**EXERCISES**
**a)** According to the deep practice article, why does deep practice let you build skills at an accelerated rate? Answer in one to three sentences.
**b)** Please quote the passage of the deep practice article starting at "Skill is something" and ending at "targeted, and error-focused.".

Deep Practice: The Holy Grail of Skill



“Ignorance and bungling with love are better than wisdom and skill without.” — Henry David Thoreau

What if you could do a month’s worth of practice in six minutes?

You can, but you have to slow down to speed up.

You can’t just go through the motions.  If you want to build skills at an accelerated rate, you have to do deep practice.  Deep practice is how you build myelin.  Myelin is what wraps and insulates your chains of nerve fiber chains to make your living circuitry faster and more accurate.

Myelin is a big deal.  It’s the holy grail of acquiring skill.

Skill is something you build by being fully engaged.  It’s an active thing, not a passive thing.  You can learn a lot more in a lot less time simply by making your practice highly targeted, and error-focused.

Chalk one up to being in the moment, being fully engaged, and the power of NOW.

How much time have you wasted by glossing over things, rushing through things, or being distracted, while trying to learn something new?  Like Stephen Covey said, “Some people say they have twenty years, when in reality, they only have one year’s experience, repeated twenty times.’”

In my experience, those who master skill building, master their motivation, ability, and feedback in tight and targeted loops.

In the book, The Talent Code, Daniel Coyle shares a look at how we build skill at a rapid rate and how myelin plays a key role in making us better, faster, and more accurate.

Deep Practice

Deep practice involves 3 rules:  1) Chunk It Up 2) Repeat It 3) Learn to Feel It.  Deep practice is a slow, deliberate, and awkward process, whether you’re doing fast and varied movements, or precise, accurate, and stable ones.  But it’s how we learn, it’s how we grow, and it’s how we build our skill and optimize our neural paths.

Coyle writes:

“’Look at that!’ McPherson says. ‘She’s got a blueprint in her mind she’s constantly comparing herself to.  She’s working in phrases, complete thoughts.  She’s not ignoring errors, she’s hearing them, fixing them.  She’s fitting small parts into the whole, drawing the lens in and out all the time, scaffolding herself to a higher level.’”

Highly Targeted, Error-Focused Practice

Practice makes perfect.  But only if you practice well.

Coyle writes:

“This is not ordinary practice.  This is something else, a highly targeted, error-focused process.  Something is growing, being built.  The song begins to emerge, and with it, a new quality within Clarissa.”

A Zone of Accelerated Learning

Targeted practice builds skill at an accelerated rate.

Coyle writes:

“They have tapped into a neurological mechanism in which certain patterns of targeted practice build skill.  Without realizing it, they have entered a zone of accelerated learning that, while it can’t quite be bottled, can be accessed by those who know how.  In short, they’ve cracked the talent code.”

**INFORMATION**
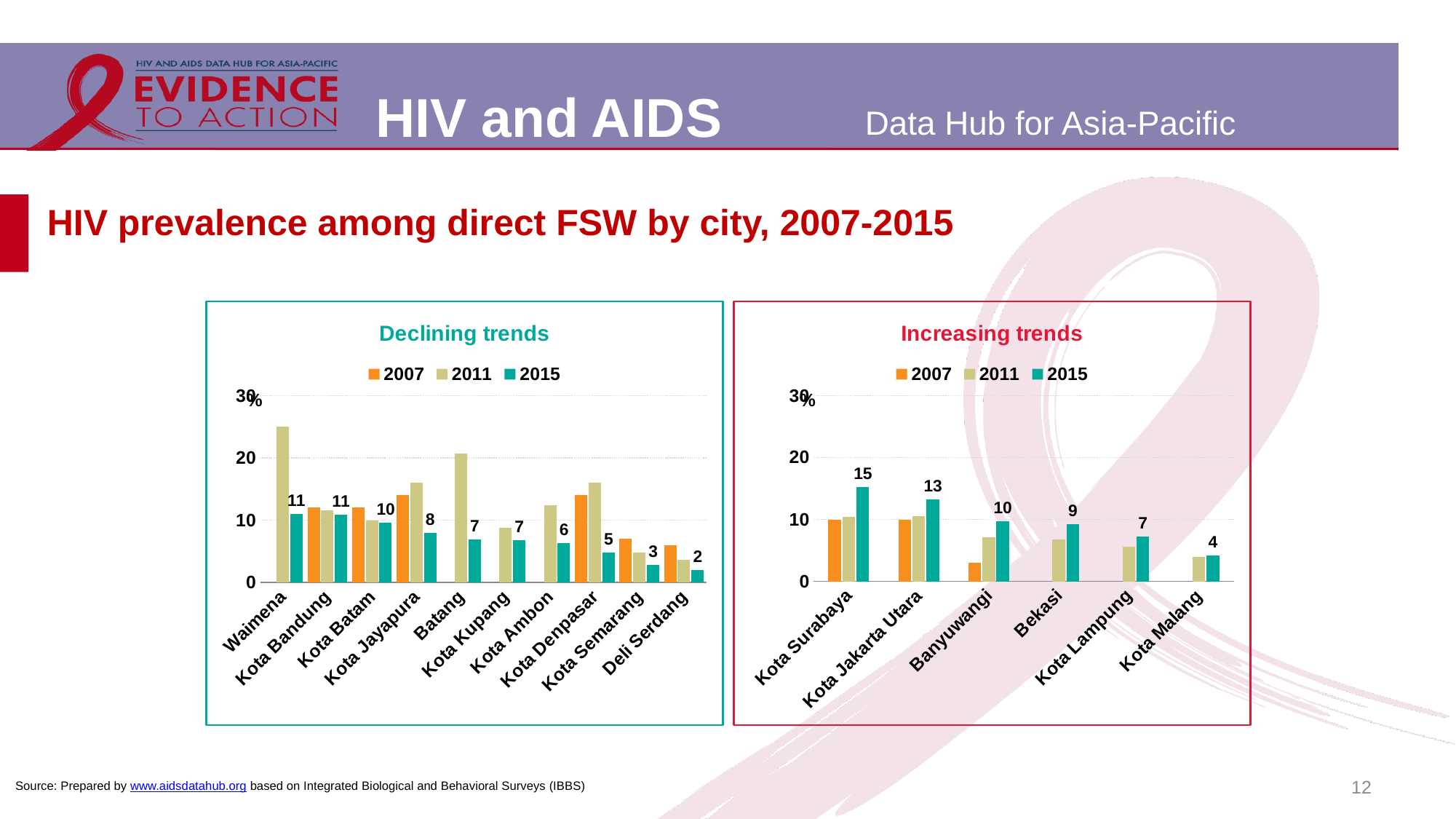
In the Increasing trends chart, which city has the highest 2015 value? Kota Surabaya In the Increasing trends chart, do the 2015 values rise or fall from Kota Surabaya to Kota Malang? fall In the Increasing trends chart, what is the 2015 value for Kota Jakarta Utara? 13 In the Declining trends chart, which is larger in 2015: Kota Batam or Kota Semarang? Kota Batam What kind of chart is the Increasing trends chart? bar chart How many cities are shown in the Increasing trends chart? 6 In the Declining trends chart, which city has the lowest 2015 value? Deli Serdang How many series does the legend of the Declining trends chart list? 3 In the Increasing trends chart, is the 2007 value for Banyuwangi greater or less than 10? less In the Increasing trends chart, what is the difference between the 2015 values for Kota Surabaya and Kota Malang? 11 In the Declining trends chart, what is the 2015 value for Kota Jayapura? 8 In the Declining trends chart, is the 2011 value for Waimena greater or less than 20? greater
==
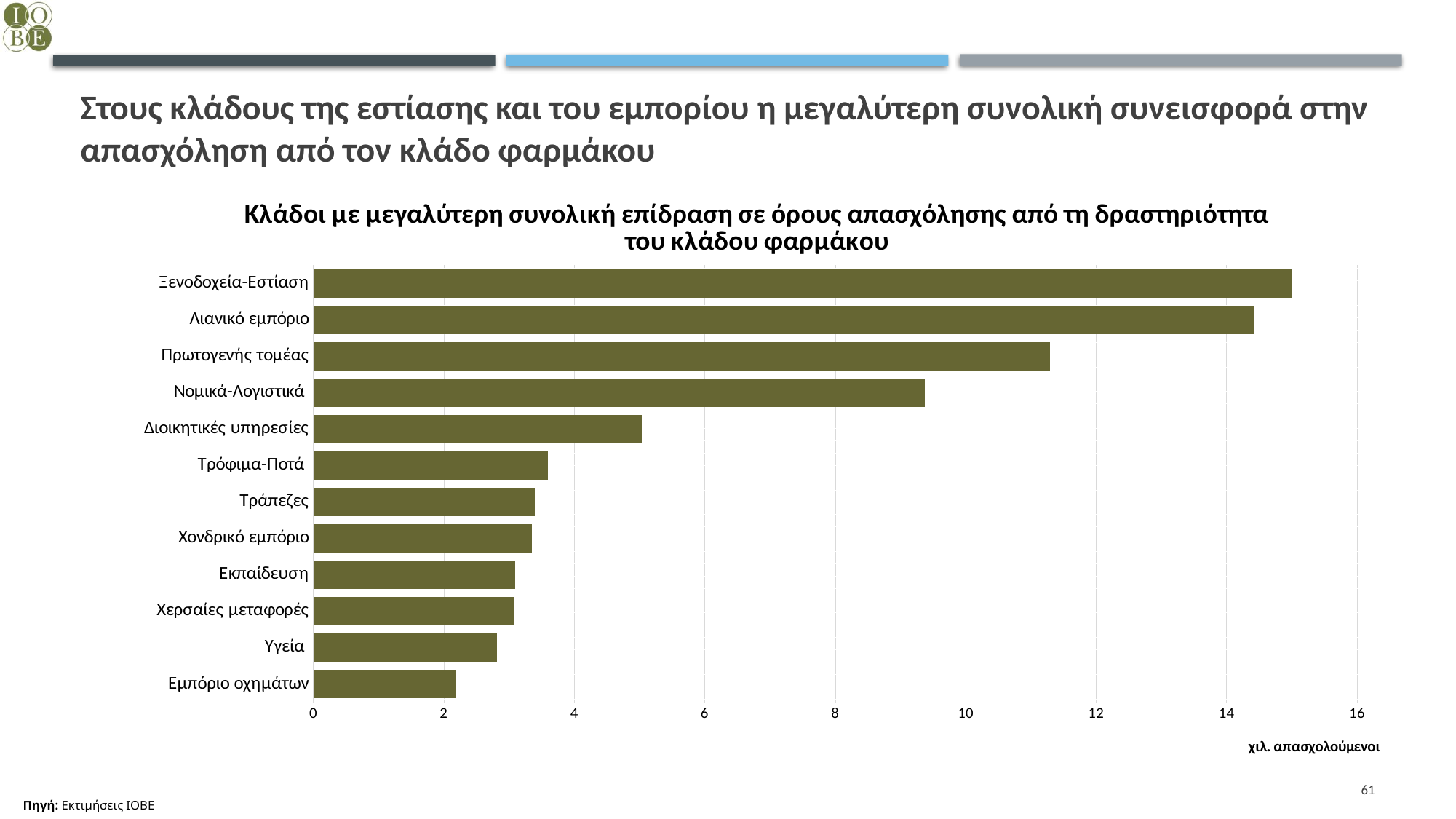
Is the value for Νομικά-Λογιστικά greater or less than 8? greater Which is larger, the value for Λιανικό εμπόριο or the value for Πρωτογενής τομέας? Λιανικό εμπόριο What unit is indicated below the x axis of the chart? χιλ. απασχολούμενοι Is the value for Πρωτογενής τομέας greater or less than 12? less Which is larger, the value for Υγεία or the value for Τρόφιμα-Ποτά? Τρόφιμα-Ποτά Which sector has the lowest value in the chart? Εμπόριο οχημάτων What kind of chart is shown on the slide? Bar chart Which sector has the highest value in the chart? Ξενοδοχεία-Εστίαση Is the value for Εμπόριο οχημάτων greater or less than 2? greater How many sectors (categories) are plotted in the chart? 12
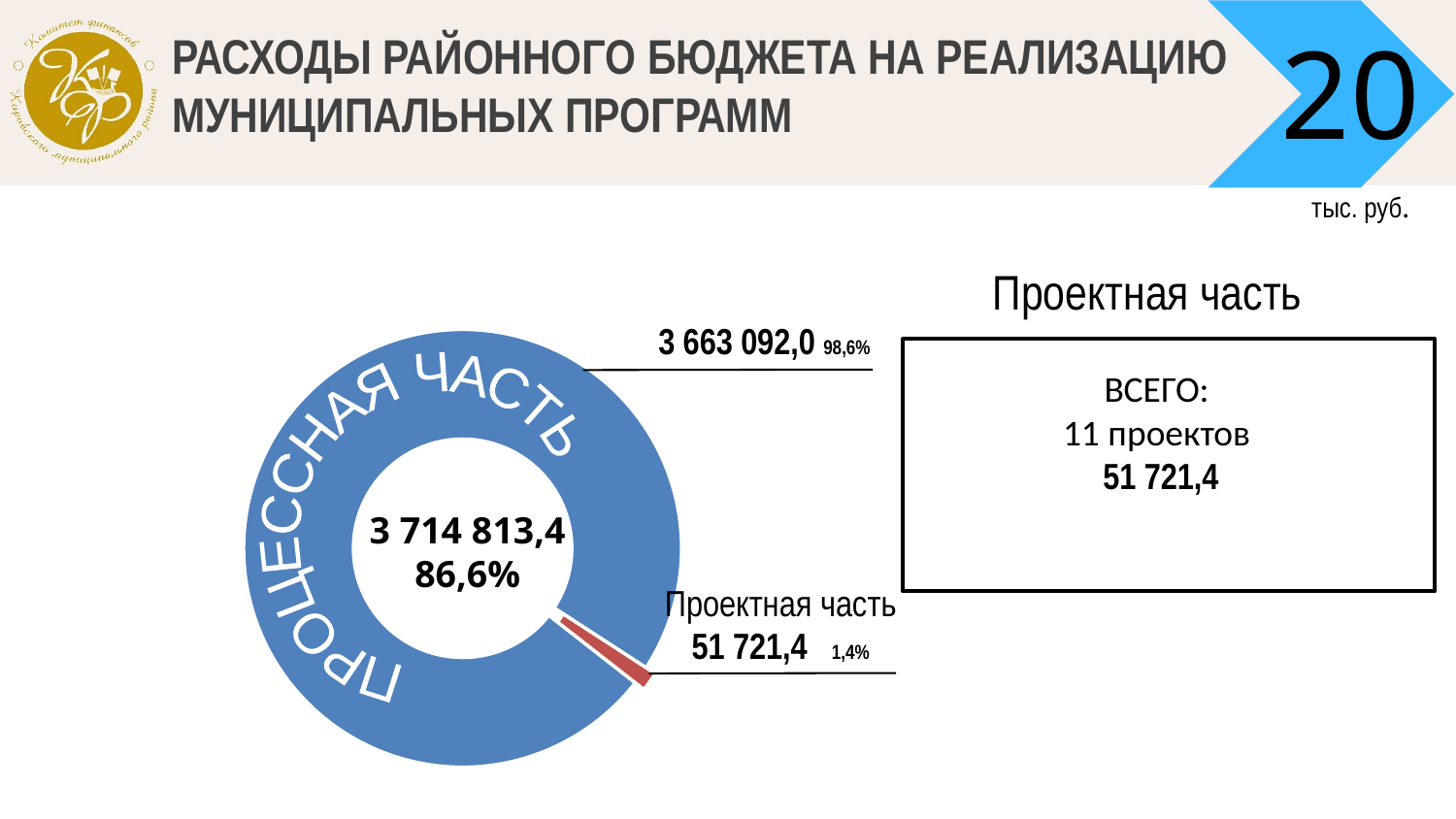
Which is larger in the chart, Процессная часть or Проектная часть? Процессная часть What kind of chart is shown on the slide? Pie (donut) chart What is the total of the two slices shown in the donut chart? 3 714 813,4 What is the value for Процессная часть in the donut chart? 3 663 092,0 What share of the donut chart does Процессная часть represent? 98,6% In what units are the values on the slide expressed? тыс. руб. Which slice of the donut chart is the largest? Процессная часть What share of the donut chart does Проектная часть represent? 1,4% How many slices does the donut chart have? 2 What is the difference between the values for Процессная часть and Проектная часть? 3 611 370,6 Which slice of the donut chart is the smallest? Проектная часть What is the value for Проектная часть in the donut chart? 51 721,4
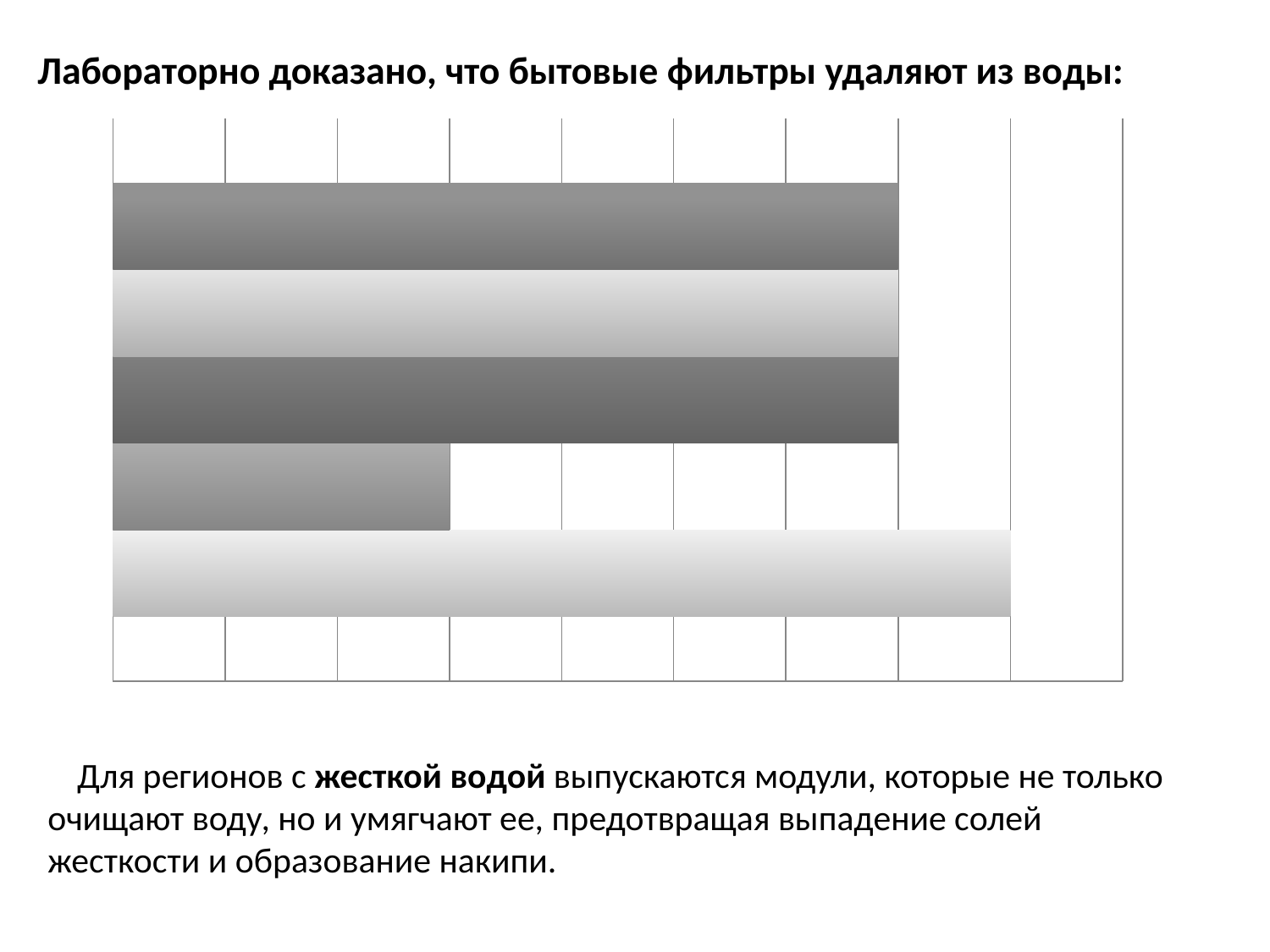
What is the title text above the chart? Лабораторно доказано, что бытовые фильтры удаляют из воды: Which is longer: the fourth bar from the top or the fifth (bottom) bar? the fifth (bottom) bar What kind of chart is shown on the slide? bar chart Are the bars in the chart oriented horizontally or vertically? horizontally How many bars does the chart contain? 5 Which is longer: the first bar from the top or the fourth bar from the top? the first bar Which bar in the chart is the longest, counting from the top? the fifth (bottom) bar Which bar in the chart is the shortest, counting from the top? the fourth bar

**ANSWERS BY ITEM**
**a)** Deep practice builds myelin. Myelin wraps and insulates the chains of nerve fiber, making that living circuitry faster and more accurate.

**b)**
Skill is something you build by being fully engaged.  It’s an active thing, not a passive thing.  You can learn a lot more in a lot less time simply by making your practice highly targeted, and error-focused.